## start Recorded information

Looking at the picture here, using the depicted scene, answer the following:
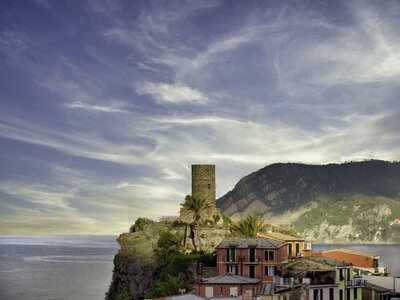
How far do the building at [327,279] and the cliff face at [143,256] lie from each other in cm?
2727

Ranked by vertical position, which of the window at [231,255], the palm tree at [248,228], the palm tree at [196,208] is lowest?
the window at [231,255]

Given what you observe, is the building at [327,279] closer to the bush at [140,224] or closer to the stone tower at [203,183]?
the stone tower at [203,183]

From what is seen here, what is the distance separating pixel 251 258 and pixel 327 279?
13102 mm

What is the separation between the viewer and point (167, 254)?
3536 inches

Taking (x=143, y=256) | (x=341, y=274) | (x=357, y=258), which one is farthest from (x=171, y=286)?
(x=357, y=258)

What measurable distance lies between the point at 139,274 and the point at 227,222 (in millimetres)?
15767

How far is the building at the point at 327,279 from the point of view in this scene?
58.9 metres

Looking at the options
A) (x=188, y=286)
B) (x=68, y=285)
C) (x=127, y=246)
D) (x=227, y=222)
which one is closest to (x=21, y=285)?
(x=68, y=285)

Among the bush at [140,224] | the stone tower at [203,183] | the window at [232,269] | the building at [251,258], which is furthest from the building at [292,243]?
the bush at [140,224]

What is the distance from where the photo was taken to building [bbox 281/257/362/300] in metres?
58.9

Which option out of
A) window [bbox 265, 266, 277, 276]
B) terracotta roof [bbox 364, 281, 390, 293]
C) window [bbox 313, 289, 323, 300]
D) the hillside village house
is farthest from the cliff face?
window [bbox 313, 289, 323, 300]

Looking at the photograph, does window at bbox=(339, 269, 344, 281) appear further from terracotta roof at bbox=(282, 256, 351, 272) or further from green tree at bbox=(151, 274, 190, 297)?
green tree at bbox=(151, 274, 190, 297)

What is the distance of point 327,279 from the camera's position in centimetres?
6084

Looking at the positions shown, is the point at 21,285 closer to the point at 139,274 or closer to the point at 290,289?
the point at 139,274
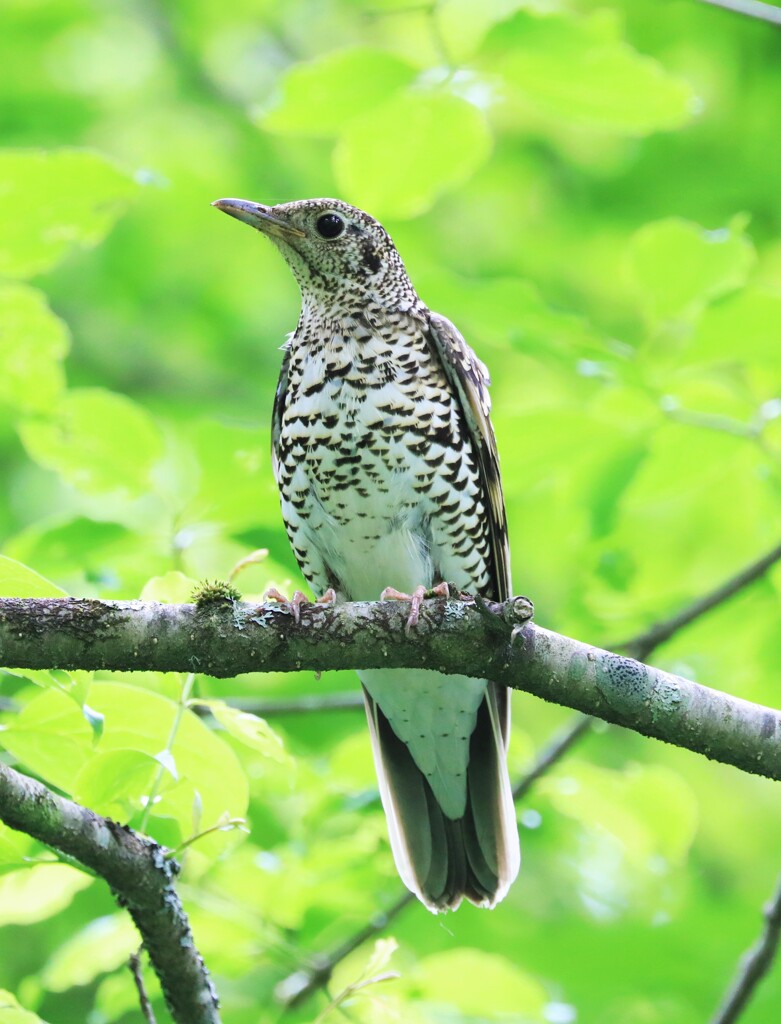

## end Recorded information

What the task requires: Pick out every line in the items above that contains the word "Looking" and copy each of those lines. Case counts.

Response to the task:
Looking at the picture here, using the depicted scene, answer the following:
Looking at the options
Looking at the photograph, does window at bbox=(339, 269, 344, 281) appear further from terracotta roof at bbox=(282, 256, 351, 272) or further from green tree at bbox=(151, 274, 190, 297)?
Looking at the positions shown, is the point at 21,285 closer to the point at 139,274 or closer to the point at 290,289?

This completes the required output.